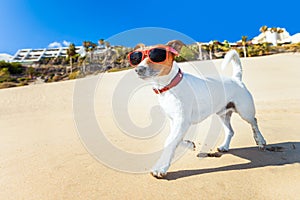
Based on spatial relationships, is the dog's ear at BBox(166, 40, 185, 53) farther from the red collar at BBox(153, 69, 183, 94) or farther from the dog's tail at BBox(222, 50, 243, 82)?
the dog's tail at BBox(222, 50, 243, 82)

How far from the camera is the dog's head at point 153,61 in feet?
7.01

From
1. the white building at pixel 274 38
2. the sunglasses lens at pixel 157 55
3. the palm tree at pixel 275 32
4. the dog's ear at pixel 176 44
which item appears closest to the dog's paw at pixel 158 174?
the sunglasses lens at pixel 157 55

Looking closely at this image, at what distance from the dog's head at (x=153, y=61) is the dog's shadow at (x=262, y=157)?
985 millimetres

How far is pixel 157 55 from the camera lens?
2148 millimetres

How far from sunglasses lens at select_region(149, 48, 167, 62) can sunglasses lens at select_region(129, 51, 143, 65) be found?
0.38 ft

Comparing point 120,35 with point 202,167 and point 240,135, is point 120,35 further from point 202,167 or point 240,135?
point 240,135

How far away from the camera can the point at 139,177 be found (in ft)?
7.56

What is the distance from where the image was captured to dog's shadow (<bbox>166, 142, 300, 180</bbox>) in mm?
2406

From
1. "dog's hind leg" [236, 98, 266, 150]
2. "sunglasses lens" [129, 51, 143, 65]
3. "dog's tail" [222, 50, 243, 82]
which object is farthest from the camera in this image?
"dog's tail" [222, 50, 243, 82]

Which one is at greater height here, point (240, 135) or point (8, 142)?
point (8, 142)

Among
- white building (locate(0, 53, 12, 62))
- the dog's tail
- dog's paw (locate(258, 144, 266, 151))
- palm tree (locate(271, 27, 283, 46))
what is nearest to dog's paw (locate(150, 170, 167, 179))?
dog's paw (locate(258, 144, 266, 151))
...
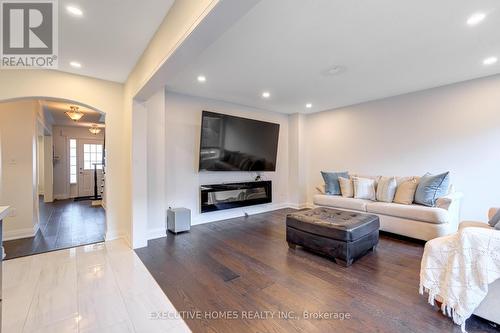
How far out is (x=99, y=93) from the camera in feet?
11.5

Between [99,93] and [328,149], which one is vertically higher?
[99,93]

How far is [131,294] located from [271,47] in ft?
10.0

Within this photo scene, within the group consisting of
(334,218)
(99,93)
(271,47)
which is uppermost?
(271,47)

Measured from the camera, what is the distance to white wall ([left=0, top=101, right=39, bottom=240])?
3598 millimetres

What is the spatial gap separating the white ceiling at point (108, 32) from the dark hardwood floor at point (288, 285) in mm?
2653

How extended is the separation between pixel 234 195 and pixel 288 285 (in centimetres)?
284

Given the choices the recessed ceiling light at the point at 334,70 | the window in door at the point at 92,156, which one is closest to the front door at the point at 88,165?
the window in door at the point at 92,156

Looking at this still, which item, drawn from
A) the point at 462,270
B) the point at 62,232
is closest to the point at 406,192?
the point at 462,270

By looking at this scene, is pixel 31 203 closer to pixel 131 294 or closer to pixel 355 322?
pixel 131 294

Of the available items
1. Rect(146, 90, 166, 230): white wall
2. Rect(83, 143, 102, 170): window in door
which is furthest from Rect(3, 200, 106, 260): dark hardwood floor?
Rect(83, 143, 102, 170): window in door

== WORK TO DO ==
Pull out every line of the rows above that contains the string "lens", treating uppercase and lowercase as different.

== COMPLETE OUTPUT ==
2. the sunglasses lens at pixel 157 55
the sunglasses lens at pixel 157 55
How far is pixel 157 55 from the camera lens?
How far from sunglasses lens at select_region(149, 48, 167, 62) can sunglasses lens at select_region(129, 51, 143, 65) be found?
2. "sunglasses lens" [129, 51, 143, 65]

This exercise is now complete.